- Task
Summarize the passage below comparing Chicago and Northwestern in two sentences.

Pros, cons for both
Have you read the descriptions in books like the Fiske Guide and the Insider’s Guide to the Colleges? That is the place to start, if you haven’t done so. CC is best for specific questions about colleges.
A lot depends on your interests and what you’re looking for in a college.
Both are rigorous, which I think is good: hard work is the best way to learn.
Both are world-class in Economics and are highly revered in many other programs. Digging deeper, Chicago is probably better at the STEM fields - though neither really features Engineering. Chicago is maybe marginally better in the social sciences, while Northwestern is probably better in the arts and in journalism.
Both are highly selective, though Chicago is somewhat more selective (9% vs. 12%) and the admits have slightly higher test scores.
Chicago is known to be more intellectual, though there are plenty of academics-focused students, and intellectualism, at NU also.
NU is located along the lake in a nice north-side suburb. Chicago is located inland a bit, in the city, on the South Side. It is a nice area but abuts questionable neighborhoods.
Chicago has the classic Gothic architecture, while NU’s architecture is varied. Both are pretty campuses, just different.

- Given material
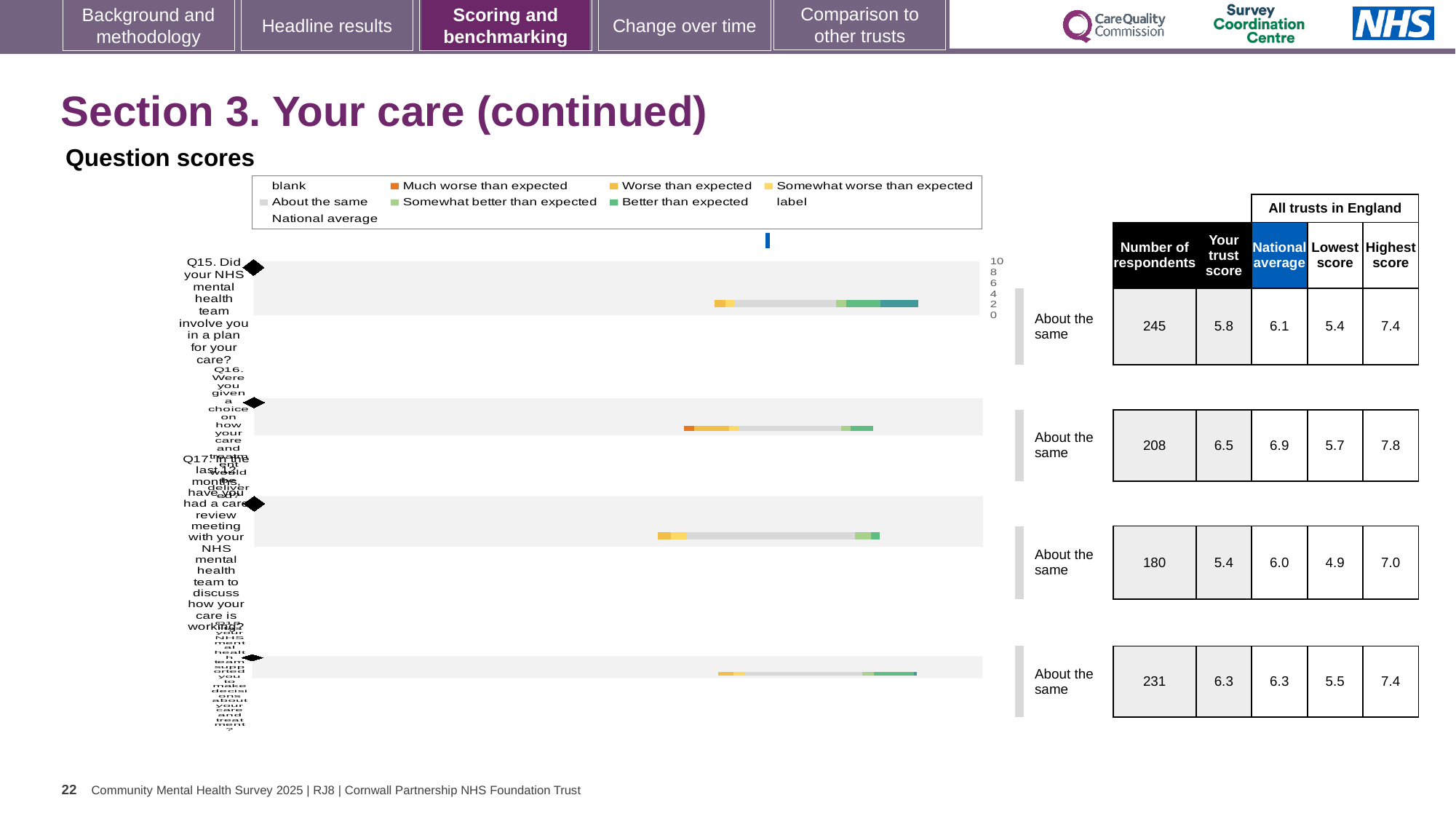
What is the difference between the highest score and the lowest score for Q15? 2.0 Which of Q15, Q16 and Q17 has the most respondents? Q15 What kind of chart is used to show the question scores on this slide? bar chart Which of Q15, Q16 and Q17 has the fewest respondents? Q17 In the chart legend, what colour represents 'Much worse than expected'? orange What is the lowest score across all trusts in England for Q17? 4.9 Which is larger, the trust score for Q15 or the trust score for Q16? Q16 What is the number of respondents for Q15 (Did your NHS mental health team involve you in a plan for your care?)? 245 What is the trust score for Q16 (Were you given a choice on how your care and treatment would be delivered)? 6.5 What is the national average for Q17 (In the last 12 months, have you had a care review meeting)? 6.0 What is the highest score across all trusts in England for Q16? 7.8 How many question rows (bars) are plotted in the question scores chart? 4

- Solution for this exercise
Chicago and Northwestern are both rigorous, highly selective, and world-class in economics, with Chicago probably stronger in the STEM fields and maybe the social sciences and Northwestern probably stronger in the arts and journalism. Chicago is somewhat more selective and known as more intellectual, and it sits inland on the city's South Side with Gothic architecture, while Northwestern lies along the lake in a north-side suburb with varied architecture.